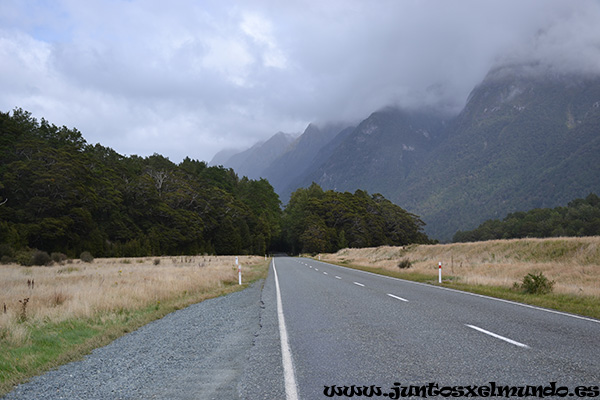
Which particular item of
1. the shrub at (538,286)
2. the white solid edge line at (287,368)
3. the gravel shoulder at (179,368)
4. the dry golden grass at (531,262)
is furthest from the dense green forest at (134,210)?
the shrub at (538,286)

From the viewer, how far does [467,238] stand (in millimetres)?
124875

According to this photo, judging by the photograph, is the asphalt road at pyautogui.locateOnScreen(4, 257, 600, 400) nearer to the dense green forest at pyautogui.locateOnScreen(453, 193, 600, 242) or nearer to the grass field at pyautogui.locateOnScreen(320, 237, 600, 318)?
the grass field at pyautogui.locateOnScreen(320, 237, 600, 318)

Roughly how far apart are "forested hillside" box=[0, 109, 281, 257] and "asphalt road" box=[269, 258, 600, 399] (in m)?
38.1

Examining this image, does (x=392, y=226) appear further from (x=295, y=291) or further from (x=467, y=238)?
(x=295, y=291)

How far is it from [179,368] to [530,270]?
21092 mm

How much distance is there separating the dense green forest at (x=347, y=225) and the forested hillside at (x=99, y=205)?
36.9 feet

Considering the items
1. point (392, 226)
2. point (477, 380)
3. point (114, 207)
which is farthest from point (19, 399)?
point (392, 226)

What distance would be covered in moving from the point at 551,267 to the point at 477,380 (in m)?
20.7

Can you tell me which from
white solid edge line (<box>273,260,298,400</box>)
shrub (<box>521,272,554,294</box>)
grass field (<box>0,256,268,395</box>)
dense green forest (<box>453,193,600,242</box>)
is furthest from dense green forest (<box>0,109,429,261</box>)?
shrub (<box>521,272,554,294</box>)

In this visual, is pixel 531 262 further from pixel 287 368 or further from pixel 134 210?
pixel 134 210

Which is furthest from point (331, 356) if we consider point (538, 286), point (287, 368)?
■ ■ ■
_CONSIGNE_.
Reproduisez à l'identique l'ensemble des enregistrements ci-dessus, en omettant les images.

_RÉSULTAT_.
Which particular item of
1. the shrub at (538,286)
2. the white solid edge line at (287,368)
3. the gravel shoulder at (179,368)
4. the dry golden grass at (531,262)
is furthest from the dense green forest at (134,210)?
the shrub at (538,286)

From the viewer, how far does [467,238] stand (in millimetres)?
124875

According to this photo, judging by the photograph, is the asphalt road at pyautogui.locateOnScreen(4, 257, 600, 400) nearer to the dense green forest at pyautogui.locateOnScreen(453, 193, 600, 242) or nearer to the grass field at pyautogui.locateOnScreen(320, 237, 600, 318)?
the grass field at pyautogui.locateOnScreen(320, 237, 600, 318)

Roughly how far apart are "forested hillside" box=[0, 109, 281, 257] and "asphalt road" box=[269, 258, 600, 399] (in m)?
38.1

Examining this image, does (x=392, y=226) appear further from (x=295, y=291) or further from (x=467, y=238)?
(x=295, y=291)

How far is it from [179,368] to [530,270]?
21092 mm

How much distance is there separating the dense green forest at (x=347, y=225) and the forested hillside at (x=99, y=205)?
36.9 feet

Considering the items
1. point (392, 226)
2. point (477, 380)
3. point (114, 207)
which is farthest from point (19, 399)?
point (392, 226)

What distance would be covered in moving from the point at 551,267 to the point at 477,380 (in m)?
20.7

Can you tell me which from
white solid edge line (<box>273,260,298,400</box>)
shrub (<box>521,272,554,294</box>)
grass field (<box>0,256,268,395</box>)
dense green forest (<box>453,193,600,242</box>)
is furthest from dense green forest (<box>0,109,429,261</box>)?
shrub (<box>521,272,554,294</box>)

In this visual, is pixel 531 262 further from pixel 287 368 or further from pixel 134 210?
pixel 134 210

Which is furthest from point (331, 356) if we consider point (538, 286), point (287, 368)?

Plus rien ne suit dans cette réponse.